» Set of tasks
1 > List every person quoted by name in the passage on future computer interfaces.
2 > Summarize the passage on future computer interfaces in two sentences.
3 > Reproduce word for word the part of the passage on future computer interfaces that opens with "Carl Helmers, who" and closes with "the computers themselves.".

» Document passage

=== Section Start ===

Carl Helmers, who founded Byte magazine for the PC industry in 1975, adds, "With all our modern silicon technology, we are still only implementing specific realizations of universal Turing machines, building on the now nearly 70-year-old concept of the Von Neumann architecture."

Human-digital synthesis?

How we will interface with computers in the future is of more concern to most experts than is the nature of the computers themselves.

"The last four decades were about creating the technical environment, while the next four will be about merging the human and the digital domains, merging the decision-making of the human being with the number-crunching of a machine," says Rob Enderle, an industry analyst for the past three decades.

This merging will involve people learning how to perform direct brain control of machines, much as they now learn to play musical instruments, predicts Lee Felsenstein. He helped design the Sol-20 (one of the first 8080-based hobbyist machines) and the Osborne 1, the first mass-market portable computer.

"I learned to play the recorder and could make sounds without thinking about it -- a normal process that takes a period of time," he notes. Learning a computer-brain interface will likewise be a highly interactive process starting in about middle school, using systems that are initially indistinguishable from toys, he adds.

"A synthesis of people and machines will come out of it, and the results will not be governed by the machines nor by the designers of the machines. Every person and his machine will turn out a little different, and we will have to put up with that -- it won't be a Big Brother, one-size-fits-all environment," Felsenstein predicts.

"An effortless interface is the way to go," counters Aaron Goldberg, who heads Content 4 IT and has been following the technology industry as an analyst since 1977. "Ideally it would understand what you are thinking and require no training," considering the computational power that should be available, he adds.

"Interaction with these devices will be less tactile and more verbal," says Andrew Seybold, also a long-time industry analyst. "We will talk to them more and they will talk back more and make more sense. That's either a good thing or a scary thing."

=== Section End ===

» Records
=== Section Start ===

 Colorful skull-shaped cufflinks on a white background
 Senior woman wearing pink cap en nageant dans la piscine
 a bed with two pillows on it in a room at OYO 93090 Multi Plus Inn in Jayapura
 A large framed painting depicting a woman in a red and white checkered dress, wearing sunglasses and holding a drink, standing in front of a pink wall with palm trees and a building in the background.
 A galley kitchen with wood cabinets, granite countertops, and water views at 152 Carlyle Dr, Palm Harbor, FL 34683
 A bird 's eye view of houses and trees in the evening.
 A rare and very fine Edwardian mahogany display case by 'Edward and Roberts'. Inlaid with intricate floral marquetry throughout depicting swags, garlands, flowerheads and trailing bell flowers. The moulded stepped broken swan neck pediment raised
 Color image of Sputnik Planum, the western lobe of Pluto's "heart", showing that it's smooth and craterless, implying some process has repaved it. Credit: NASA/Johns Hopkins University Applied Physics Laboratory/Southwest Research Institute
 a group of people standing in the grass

=== Section End ===
=== Section Start ===

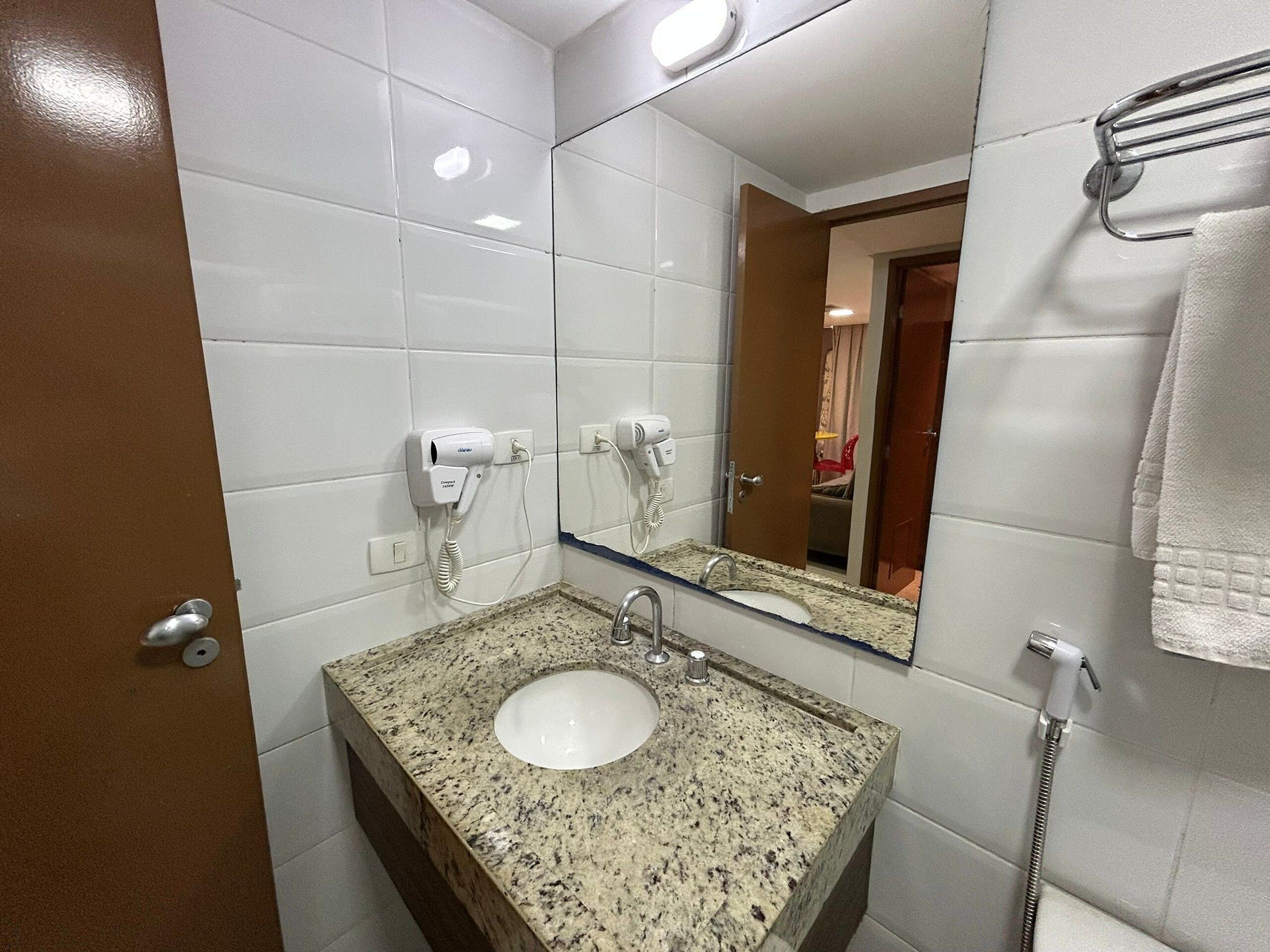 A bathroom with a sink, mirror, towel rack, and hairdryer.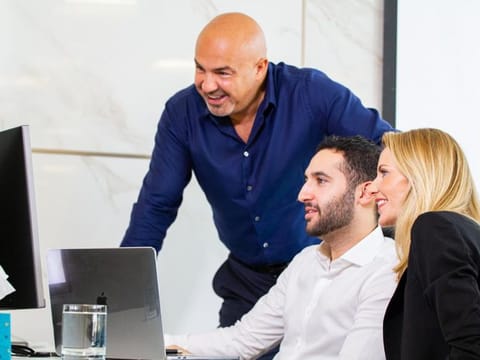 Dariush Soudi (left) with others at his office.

=== Section End ===
=== Section Start ===

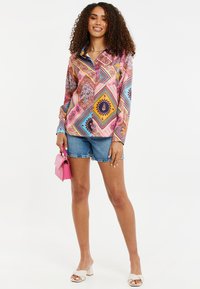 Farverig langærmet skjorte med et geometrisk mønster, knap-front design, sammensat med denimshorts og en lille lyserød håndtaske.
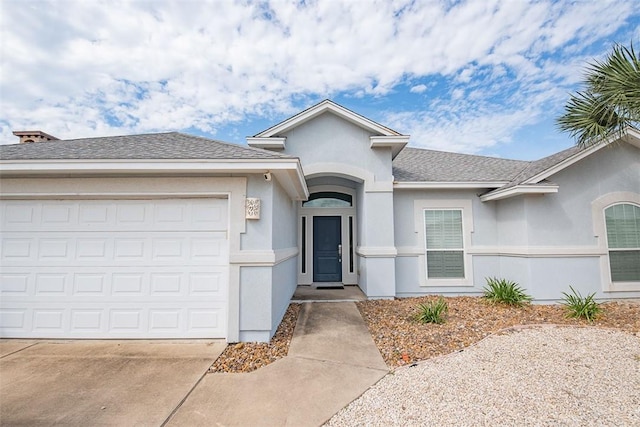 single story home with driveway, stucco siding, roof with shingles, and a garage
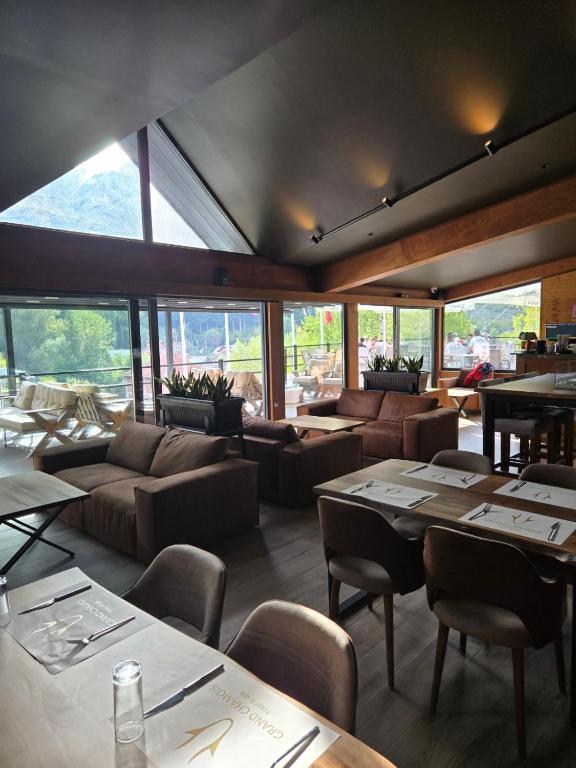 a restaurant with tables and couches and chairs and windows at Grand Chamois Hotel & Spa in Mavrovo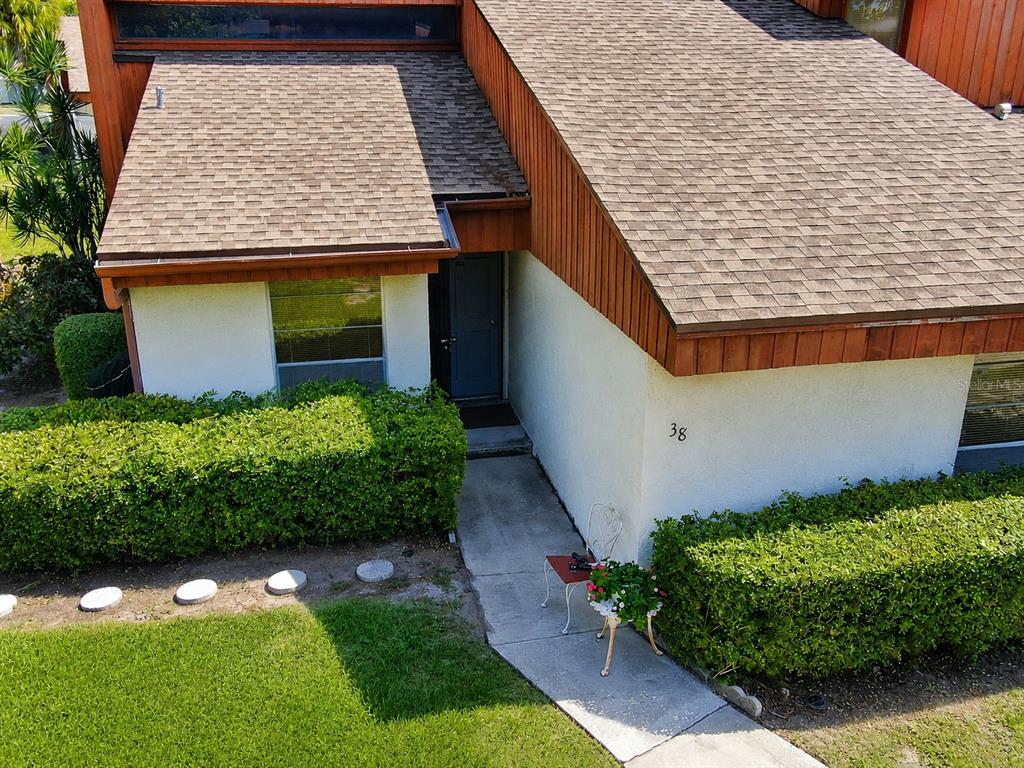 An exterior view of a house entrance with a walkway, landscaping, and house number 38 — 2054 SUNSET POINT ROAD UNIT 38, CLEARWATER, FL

=== Section End ===

» Solutions to the exercise
1 >
Carl Helmers
Rob Enderle
Lee Felsenstein
Aaron Goldberg
Andrew Seybold

2 > Most experts care more about how people will interface with future computers than about the computers themselves, which still implement universal Turing machines on the Von Neumann architecture. Their predictions include a merging of human and digital domains, direct brain control learned much like a musical instrument, an effortless interface that needs no training, and interaction that is more verbal than tactile.

3 >
Carl Helmers, who founded Byte magazine for the PC industry in 1975, adds, "With all our modern silicon technology, we are still only implementing specific realizations of universal Turing machines, building on the now nearly 70-year-old concept of the Von Neumann architecture."

Human-digital synthesis?

How we will interface with computers in the future is of more concern to most experts than is the nature of the computers themselves.